Task prompt:
From the records below, pick out each line containing the string "Given" and copy those lines.
+ + + +
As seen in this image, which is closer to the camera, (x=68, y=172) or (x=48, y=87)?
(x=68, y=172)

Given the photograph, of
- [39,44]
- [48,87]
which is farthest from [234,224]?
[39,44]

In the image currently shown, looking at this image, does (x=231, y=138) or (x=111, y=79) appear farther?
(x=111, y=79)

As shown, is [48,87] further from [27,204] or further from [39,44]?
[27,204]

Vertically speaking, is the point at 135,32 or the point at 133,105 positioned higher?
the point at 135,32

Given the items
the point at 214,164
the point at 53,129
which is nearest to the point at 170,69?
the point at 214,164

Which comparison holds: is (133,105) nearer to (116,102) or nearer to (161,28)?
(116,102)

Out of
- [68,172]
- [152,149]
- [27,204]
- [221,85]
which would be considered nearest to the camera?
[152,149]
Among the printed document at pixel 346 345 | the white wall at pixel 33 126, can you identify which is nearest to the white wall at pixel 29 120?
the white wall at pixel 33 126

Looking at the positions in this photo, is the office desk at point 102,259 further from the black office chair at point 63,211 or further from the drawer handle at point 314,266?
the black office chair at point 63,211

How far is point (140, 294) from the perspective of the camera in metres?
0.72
+ + + +
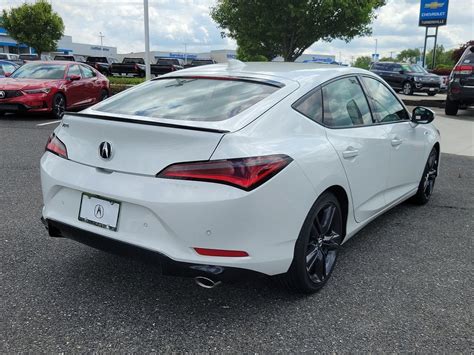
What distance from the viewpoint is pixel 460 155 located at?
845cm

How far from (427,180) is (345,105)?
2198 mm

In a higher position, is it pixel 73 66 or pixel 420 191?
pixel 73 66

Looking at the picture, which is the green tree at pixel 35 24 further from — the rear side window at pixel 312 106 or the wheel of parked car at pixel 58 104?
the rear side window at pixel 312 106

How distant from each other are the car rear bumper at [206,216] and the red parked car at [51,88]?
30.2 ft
+ + + +
Solution:
Given the photograph, of
Given the items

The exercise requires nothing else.